| Your comment is an example of everything that's wrong with software and UI design today. > Battery and antenna certainly aren't the pieces of information we want the user to focus on... Stop telling me what I should be focusing on! Stop acting as if a simple icon is reaching out of the screen and dragging my eyeballs toward it, like I have to be protected from this horrible, "distracting" icon by sanding away all of its distinctiveness and making it blur into the background, making it useless! When I need to know what my battery charge is, or what my signal strength is, I look at the icons, and they need to be distinct and clear! When I'm finished doing that, guess what--I don't look at them, and they are not a problem! It's not as if the stock Android battery and antenna icons are flashing and twirling around! Stop it with this minimalist dogma! It's madness, and these self-appointed design "experts" are dragging the whole industry down with them in their mindless pursuit of blandness and their personal ideal of beauty--which they put upon an altar and worship, while ignoring usefulness! A cell phone's screen is not a fashion statement, nor a work of art! It's a tool! |
> A cell phone's screen is not a fashion statement, nor a work of art! It's a tool!
Exactly. And if the 4″ screen just threw all availabe information at you, lacking any visual hierarchy, it wouldn't be a very useful tool. Information design serves a purpose beyond making things look better.

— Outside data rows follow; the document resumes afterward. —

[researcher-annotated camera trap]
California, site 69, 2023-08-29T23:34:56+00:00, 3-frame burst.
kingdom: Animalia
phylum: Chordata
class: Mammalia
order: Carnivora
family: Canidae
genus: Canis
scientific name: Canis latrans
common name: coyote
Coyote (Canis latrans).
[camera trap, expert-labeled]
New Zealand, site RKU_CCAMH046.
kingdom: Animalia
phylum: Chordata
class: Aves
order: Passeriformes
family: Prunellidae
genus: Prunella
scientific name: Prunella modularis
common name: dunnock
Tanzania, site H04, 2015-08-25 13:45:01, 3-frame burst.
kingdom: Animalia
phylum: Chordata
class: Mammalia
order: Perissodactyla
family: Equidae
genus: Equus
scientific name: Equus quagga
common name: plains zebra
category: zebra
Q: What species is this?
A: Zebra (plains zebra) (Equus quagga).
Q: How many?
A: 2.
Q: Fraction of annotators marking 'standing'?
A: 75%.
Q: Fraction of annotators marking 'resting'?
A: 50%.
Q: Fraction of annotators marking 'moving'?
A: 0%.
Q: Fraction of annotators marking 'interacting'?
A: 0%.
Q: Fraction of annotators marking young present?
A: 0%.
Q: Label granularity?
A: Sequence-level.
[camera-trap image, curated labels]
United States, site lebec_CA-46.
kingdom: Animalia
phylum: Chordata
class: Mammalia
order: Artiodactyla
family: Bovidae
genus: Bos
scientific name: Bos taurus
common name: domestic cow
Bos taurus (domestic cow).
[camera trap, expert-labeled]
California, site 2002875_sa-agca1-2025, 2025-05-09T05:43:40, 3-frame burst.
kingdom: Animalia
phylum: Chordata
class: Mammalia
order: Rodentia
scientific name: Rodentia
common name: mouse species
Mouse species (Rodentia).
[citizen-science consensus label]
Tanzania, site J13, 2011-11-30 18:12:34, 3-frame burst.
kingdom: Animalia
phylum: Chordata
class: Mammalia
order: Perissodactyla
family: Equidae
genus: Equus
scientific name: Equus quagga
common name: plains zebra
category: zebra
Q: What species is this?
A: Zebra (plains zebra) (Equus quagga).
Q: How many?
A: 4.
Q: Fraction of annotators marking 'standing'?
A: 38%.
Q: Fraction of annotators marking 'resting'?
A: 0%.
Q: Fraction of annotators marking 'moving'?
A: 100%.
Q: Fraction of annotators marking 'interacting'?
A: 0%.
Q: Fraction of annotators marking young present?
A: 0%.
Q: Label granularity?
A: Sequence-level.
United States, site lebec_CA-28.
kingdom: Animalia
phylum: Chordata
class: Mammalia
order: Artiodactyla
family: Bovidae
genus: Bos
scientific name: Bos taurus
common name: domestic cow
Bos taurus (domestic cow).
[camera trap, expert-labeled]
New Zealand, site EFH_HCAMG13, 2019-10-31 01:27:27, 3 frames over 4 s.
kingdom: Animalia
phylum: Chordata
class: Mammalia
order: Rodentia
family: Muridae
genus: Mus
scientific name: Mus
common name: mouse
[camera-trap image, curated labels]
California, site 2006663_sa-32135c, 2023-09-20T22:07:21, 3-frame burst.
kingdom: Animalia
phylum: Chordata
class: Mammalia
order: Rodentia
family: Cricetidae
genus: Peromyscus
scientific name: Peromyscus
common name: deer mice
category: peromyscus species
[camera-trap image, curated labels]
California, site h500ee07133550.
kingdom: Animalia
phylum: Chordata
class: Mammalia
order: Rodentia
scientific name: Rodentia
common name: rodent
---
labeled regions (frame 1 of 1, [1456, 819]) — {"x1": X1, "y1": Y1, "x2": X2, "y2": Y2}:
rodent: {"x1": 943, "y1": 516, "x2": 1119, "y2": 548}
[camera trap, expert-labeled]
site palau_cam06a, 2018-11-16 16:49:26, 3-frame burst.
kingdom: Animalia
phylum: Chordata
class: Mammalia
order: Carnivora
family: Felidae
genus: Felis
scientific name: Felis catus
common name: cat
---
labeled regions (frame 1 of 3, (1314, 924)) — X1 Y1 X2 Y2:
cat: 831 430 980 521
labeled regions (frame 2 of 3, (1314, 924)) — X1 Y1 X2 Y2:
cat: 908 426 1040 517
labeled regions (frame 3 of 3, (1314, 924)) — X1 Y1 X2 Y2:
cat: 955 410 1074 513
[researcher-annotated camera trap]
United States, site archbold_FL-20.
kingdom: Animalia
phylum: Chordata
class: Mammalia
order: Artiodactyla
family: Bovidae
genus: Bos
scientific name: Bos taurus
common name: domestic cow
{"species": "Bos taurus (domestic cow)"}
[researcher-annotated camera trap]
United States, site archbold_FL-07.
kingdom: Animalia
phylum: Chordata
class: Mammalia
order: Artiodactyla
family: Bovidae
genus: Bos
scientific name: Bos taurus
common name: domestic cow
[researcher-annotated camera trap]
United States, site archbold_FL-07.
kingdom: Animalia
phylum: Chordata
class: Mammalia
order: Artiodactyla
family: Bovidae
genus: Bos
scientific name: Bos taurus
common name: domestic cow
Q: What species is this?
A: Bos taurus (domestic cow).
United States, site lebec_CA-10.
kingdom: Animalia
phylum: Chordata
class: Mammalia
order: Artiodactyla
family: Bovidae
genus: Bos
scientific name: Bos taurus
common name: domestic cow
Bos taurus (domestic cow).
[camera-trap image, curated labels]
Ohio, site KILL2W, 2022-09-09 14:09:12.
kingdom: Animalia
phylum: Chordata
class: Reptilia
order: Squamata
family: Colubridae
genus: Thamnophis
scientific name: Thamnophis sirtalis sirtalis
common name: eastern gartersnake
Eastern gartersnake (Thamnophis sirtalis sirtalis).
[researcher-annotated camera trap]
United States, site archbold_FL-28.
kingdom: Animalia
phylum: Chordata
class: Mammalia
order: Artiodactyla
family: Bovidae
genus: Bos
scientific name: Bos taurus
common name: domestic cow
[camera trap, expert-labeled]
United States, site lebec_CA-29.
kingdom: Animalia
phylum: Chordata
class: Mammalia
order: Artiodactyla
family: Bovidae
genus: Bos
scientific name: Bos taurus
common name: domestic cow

And yes, good information design can mean making things look less slick. Helvetica Ultralight in iOS 7 definitely looks slick. And I guess we both agree that its readability is subpar. It is a very unfortunate UI design trend to value slickness higher than utility.
I don't want to make these icons any less useful, and I certainly don't want to hide them away. As a matter of fact, if Google were planning to do so, I would protest as loudly as you do. I'm not at fault for "everything that's wrong with software and UI design today." I'm just a friend of solid information design.